Work instruction 1
In the case report on a PEG complication, what was used to close the gastric fistula endoscopically?
Work instruction 2
Please duplicate the case report's wording starting with "The case describes" and going on through "signs of peritonitis.".
(Source document Opens)
Crystal J Yi, DO1, Eric Seitelman, MD2, Rajiv Datta Rajiv, MD2, Joel Lowenstein, MD2, Robert Amajoyi, MD2. 1St. John’s Episcopal Hospital, 2South Nassau Communities Hospital
Percutaneous endoscopic gastrostomy (PEG) is an alternative to laparotomy for open gastrostomy tube placement to provide enteral nutrition for those who are unable to pass nutrition orally. Despite being less invasive, the procedure is not without its complications, one of which includes the formation of a gastrocolocutaneous fistula.
The case describes a 90 year old female who presented with a PEG placed 6 months prior with reports of leakage of tube feeds from the gastrostomy site. As there was concern for possible ileus or obstruction, an upper GI series was completed which seemed to indicate dislodgement of the g-tube. The g-tube was replaced and a follow-up gastrograffin study was repeated which now indicated that the g-tube was within the lumen of the colon. Soon thereafter fecal matter was noted to be draining around the g-tube site; however, patient was without clinical signs of peritonitis.
The patient was managed non-surgically as she was a poor surgical candidate with multiple prohibitive co-morbidities. The g-tube was removed bedside by cutting it flush at the skin level with the anticipation that the remainder of the tube would be excreted with bowel movements. The decision was then made to attempt closure of the gastric fistula endoscopically which was accomplished with hemoclips. A follow up upper GI study 72 hours later showed no extravasation of contrast through the gastric fistula. The colocutaneous fistula had self-resolved over the next couple days as well.
(Source document Closes)
(Given data Opens)
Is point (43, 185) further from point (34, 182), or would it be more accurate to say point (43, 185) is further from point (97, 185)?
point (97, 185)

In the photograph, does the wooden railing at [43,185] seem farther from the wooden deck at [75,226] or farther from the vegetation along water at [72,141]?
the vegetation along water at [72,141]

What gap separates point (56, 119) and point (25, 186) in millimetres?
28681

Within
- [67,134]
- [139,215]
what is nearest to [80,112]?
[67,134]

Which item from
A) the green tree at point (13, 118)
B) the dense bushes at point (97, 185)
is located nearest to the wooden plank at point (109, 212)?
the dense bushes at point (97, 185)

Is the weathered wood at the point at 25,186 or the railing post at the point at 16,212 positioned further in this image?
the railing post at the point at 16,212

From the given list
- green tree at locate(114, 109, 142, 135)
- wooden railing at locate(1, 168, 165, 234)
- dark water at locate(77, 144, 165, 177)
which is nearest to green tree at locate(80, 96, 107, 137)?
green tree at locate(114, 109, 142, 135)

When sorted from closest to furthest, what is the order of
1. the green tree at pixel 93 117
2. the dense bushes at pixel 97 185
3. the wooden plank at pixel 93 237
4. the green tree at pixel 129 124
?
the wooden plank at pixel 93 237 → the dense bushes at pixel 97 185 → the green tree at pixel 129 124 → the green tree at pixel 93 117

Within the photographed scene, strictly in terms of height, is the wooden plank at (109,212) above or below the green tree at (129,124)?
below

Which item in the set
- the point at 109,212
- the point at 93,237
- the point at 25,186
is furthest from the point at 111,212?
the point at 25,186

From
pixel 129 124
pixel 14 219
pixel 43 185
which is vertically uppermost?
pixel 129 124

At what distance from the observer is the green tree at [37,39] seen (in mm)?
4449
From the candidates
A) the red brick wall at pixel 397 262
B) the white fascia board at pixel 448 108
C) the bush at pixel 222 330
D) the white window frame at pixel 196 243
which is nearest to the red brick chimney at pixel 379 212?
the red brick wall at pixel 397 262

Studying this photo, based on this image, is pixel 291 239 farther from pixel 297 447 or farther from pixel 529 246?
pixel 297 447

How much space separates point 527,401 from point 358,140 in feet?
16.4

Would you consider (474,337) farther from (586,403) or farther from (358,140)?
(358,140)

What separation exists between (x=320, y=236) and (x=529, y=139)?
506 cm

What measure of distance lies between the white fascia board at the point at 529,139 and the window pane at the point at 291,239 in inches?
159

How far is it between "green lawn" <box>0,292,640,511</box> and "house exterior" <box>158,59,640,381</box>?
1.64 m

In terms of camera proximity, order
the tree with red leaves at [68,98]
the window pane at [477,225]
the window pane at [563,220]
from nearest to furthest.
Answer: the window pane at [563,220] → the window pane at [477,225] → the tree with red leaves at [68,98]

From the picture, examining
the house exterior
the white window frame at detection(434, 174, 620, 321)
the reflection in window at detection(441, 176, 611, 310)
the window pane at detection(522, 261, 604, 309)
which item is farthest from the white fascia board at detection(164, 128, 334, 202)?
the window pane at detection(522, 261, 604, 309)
(Given data Closes)
Written reply 1
Hemoclips.

Written reply 2
The case describes a 90 year old female who presented with a PEG placed 6 months prior with reports of leakage of tube feeds from the gastrostomy site. As there was concern for possible ileus or obstruction, an upper GI series was completed which seemed to indicate dislodgement of the g-tube. The g-tube was replaced and a follow-up gastrograffin study was repeated which now indicated that the g-tube was within the lumen of the colon. Soon thereafter fecal matter was noted to be draining around the g-tube site; however, patient was without clinical signs of peritonitis.